Pelarangan riba tidak hanya merujuk pada al-Qur’an, selain itu, al-Hadits juga menjelaskan bahwa riba itu dilarang. Hadits berfungsi menjelaskan lebih lanjut tentang ayat-ayat al-Qur’an sehingga lebih spesifik. Seperti sabda Rasulullah saw, sebagai berikut : “Ingatlah bahwa kamu akan menghadap Tuhanmu dan Dia pasti akan menghitung amalanmu. Allah telah melarang kamu mengambil riba. Oleh karena itu, utang karena riba harus dihapuskan. Modal ( uang pokok ) kamu adalah hak kamu. Kamu tidak akan menderita atau mengalami ketidakadilan.”
Hadits ini merupakan amanat terakhir pada tanggal 9 Dzulhijjah tahun 10 Hijriah bahwa Rasulullah saw. Masih menekankan bahwa Islam melarang praktek riba tersebut.

c.      Fatwa MUI/DSN tentang Perbankan Syariah

Dewan Syariah Nasional selanjutnya disebut DSN dibentuk pada tahun 1997 yang merupakan hasil rekomendasi Lokakarya Reksadana Syariah pada bulan Juli 1997. DSN merupakan lembaga otonom di bawah Majelis Ulama Indonesia dipimpin oleh Ketua Umum Majelis Ulama Indonesia. Berpedoman kepada PT Muamalat Indonesia yang menjadikan akad mudharabah dan musyarakah sebagai akad produknya maka Fatwa DSN menerbitkan Fatwa DSN No. 7/DSN-MUI/IV/2000, yang kemudian menjadi pedoman pada praktek Perbankan Syariah.

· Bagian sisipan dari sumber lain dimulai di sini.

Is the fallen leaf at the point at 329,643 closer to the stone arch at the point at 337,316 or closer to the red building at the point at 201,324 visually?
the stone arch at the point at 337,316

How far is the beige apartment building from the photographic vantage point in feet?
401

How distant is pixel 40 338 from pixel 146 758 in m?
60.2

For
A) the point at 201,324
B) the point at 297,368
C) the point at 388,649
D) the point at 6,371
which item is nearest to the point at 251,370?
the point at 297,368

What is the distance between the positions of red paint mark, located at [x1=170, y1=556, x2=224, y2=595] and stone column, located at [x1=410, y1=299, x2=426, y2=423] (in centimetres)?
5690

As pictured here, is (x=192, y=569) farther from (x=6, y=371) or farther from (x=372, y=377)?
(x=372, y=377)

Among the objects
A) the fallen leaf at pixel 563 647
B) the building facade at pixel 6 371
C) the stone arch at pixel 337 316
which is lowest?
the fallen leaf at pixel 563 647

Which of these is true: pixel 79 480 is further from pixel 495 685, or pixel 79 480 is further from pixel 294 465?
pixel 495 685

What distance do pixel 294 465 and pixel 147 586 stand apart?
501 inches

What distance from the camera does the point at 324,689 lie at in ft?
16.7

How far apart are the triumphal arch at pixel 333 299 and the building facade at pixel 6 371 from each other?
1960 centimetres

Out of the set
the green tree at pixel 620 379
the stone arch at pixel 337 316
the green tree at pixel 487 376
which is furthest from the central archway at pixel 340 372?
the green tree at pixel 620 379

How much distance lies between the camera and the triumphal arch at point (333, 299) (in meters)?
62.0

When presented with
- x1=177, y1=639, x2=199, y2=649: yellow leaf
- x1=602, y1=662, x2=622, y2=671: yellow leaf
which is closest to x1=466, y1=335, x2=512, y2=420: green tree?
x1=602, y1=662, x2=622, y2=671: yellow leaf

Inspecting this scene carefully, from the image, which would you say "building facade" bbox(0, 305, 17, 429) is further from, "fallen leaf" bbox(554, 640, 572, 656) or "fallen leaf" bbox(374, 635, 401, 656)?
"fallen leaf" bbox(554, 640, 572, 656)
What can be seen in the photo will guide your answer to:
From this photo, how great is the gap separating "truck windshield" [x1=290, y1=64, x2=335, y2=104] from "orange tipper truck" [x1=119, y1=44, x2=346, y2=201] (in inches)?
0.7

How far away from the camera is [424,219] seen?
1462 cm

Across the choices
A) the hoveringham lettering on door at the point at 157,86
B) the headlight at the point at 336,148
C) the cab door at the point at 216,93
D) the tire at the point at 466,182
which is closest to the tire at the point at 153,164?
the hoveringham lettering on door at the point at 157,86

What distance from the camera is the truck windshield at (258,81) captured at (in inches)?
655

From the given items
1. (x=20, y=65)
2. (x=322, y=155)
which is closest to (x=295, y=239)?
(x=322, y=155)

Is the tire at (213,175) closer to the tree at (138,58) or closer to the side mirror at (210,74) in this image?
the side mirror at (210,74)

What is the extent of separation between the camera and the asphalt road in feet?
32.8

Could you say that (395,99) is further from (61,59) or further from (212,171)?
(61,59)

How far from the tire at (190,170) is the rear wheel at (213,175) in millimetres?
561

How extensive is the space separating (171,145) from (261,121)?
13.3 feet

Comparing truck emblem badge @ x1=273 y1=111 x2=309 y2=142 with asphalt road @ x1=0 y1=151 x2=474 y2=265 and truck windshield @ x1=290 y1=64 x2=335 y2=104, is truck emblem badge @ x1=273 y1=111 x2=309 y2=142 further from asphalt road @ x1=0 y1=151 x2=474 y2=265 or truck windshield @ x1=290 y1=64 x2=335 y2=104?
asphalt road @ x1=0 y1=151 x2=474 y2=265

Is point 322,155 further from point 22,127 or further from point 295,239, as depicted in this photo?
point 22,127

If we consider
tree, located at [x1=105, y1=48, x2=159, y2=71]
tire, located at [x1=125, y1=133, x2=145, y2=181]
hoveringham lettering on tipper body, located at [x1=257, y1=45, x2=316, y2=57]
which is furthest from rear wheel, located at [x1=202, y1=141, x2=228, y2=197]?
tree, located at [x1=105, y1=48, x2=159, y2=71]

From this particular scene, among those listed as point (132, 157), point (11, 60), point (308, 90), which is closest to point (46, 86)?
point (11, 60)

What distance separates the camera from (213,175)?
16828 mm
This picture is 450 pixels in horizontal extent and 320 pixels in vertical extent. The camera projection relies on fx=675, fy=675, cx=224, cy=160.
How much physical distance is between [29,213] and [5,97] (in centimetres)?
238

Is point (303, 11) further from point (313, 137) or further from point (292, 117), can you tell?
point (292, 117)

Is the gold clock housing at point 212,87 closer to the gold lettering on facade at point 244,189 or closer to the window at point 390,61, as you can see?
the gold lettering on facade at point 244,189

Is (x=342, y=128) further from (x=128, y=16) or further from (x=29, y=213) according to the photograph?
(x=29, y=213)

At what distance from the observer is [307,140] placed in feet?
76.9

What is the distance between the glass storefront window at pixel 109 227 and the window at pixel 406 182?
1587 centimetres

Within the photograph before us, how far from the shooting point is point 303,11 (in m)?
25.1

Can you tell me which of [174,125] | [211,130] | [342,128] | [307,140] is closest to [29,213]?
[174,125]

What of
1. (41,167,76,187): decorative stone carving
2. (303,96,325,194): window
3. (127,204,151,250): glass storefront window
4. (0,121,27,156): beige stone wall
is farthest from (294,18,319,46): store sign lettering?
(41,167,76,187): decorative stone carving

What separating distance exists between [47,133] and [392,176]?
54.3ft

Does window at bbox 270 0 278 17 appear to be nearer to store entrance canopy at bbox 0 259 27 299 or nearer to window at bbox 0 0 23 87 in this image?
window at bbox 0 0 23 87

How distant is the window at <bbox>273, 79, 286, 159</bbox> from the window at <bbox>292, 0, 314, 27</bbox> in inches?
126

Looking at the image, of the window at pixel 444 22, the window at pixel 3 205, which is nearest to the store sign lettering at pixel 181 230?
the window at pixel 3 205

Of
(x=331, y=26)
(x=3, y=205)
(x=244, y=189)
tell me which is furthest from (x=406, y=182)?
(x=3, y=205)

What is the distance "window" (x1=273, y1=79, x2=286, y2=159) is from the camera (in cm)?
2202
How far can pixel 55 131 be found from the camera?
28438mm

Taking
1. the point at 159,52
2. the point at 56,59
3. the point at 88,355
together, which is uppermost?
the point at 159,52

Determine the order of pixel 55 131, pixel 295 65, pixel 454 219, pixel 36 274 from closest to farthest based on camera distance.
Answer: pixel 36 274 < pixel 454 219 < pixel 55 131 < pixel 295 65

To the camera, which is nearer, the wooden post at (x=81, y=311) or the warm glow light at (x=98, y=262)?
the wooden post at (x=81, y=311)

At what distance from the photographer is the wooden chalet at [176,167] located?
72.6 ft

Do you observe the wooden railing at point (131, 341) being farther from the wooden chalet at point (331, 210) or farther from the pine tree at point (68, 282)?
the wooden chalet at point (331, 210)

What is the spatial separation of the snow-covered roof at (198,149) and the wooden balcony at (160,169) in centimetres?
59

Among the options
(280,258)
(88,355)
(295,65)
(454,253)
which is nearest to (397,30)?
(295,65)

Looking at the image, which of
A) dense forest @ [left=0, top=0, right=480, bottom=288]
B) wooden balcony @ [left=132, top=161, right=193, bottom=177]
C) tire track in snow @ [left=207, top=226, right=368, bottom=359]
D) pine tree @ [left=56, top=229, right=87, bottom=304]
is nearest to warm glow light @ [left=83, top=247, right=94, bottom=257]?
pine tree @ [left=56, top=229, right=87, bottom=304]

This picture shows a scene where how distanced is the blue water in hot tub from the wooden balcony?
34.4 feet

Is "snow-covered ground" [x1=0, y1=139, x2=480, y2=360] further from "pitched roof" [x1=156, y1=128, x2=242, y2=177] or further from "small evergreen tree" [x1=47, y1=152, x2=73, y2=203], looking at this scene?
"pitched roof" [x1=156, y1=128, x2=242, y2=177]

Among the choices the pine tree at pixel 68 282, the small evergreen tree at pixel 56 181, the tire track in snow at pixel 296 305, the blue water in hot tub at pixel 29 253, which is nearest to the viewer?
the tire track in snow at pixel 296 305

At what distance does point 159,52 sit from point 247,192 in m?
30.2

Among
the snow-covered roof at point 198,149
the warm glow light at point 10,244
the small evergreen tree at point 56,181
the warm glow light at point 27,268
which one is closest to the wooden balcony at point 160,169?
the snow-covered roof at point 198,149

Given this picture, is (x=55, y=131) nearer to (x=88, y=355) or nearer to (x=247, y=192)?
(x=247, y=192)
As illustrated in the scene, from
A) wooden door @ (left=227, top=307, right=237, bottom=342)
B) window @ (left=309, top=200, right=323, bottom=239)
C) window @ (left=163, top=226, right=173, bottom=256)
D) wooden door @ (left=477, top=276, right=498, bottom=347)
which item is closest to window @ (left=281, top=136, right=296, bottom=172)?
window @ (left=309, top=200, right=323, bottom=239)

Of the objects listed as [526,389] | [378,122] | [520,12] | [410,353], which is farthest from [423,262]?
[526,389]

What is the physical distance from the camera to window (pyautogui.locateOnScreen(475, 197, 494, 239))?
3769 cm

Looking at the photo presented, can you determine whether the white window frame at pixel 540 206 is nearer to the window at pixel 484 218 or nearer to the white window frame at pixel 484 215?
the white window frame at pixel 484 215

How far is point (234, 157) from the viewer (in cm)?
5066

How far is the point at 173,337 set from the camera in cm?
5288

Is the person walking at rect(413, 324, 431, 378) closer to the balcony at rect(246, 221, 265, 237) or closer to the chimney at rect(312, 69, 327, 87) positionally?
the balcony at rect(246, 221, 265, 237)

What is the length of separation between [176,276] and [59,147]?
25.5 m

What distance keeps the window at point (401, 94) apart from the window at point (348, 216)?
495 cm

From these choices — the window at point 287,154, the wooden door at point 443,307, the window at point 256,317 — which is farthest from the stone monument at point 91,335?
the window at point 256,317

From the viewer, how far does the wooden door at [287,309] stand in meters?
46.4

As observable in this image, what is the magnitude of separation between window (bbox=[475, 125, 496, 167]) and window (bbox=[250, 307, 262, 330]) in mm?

Dalam nomor tersebut sebutkan: “Lembaga keuangan Syariah sebagai penyedia dana, menanggung semua kerugian akibat dari mudharabah kecuali jika mudharib (nasabah) melakukan kesalahan yang disnegaja, lalai, atau menyalahi perjanjian.”





d.    Peraturan Bank Indonesia

PBI yang secara khusus merupakan peraturan pelaksana dari UU No.21 tahun 2008 tentang perbankan syariah dan telah diundangkan hingga saat ini yaitu:
1.        PBI No. 10/16/PBI/2007 tentang pelaksanaan prinsip syariah dalam kegiatan penghimpunan dana dan penyaluran dana serta pelayanan jasa bank syariah.
2.        PBI No. 10/17/PBI/2008 tentang produk bank syariah dan Unit Usaha Syariah.
3.        PBI No. 10/18/PBI/2008 tentang rekonstruksi pembiayaan bagi bank syariah.
4.        PBI No. 10/23/PBI/2008 tentang perubahan kedua atas PBI No. 6/21/PBI/2004 tentang giro wajib minimum dalam rupiah dan valuta asing bagi bank umum yang melaksanaan kegiatan usaha berdasarkan prinsip syariah.
5.        PBI No. 10/24/PBI/2008 tentang perubahan kedua atas PBI No. 8/21/PBI/2008 tentang penilaian kualitas aktiva bank umum yang melaksanakan kegiatan usaha berdsarkan prinsip syariah.
6.        PBI No. 10/32/PBI/2008 tentang komite perbankan syariah.
7.         PBI No. 11/3/PBI/2009 Tentang Bank Umum Syariah pada Ketentuan Umum pasal 1 menjelaskan :
a.       Bank adalah Bank Umum Syariah sebagaimana dimaksud dalam Undang-undang Nomor 21 Tahun 2008 Tentang Perbankan Syariah ;
b.      Kantor Cabang yang selanjutnya disebut KC adalah kantor bank yang bertanggung jawab kepada kantor pusat Bank yang bersangkutan, dengan alamat tempat usaha yang jelas sesuai dengan lokasi KC tersebut melakukan usahanya.
c.       Dan seterusnya.

3.     Asas, Tujuan, dan Fungsi Bank Syariah

Perbankan Syariah dalam melakukan kegiatan usahanya berasaskan Prinsip Syariah, demokrasi ekonomi, dan prinsip kehati-hatian. Prinsip Syariah adalah prinsip hukum Islam dalam kegiatan perbankan berdsarkan fatwa yang dikeluarkan oleh lembaga yang memiliki kewenangan dalam menetapkan fatwa di bidang syariah.
Perbankan Syariah bertujuan menunjang pelaksanaan pembangunan nasional dalam rangka meningkatkan keadilan, kebersamaan, dan pemerataan kesejahteraan rakyat.
Fungsi Bank Syariah dan Unit Usaha Syariah wajib menjalankan fungsi sebagai intermediasi yaitu menghimpun dan menyalurkan dana masyarkat, serta dapat menjalankan fungsi sosial dalam bentuk lembaga Baitul Mal, yaitu menerima dana yang berasal dari zakat, infak dan sedekah, hibah, atau dana social lainnya dan menyalurkannya kepada organisasi pengelola zakat. Kemudian Bank Syariah dan UUS ini juga berfungsi menghimpun dana social yang berasal dari wakaf uang dan menyalurkannya kepada pengelola wakaf (Nazhir) sesuai dengan kehendak pemberi wakah (wakif).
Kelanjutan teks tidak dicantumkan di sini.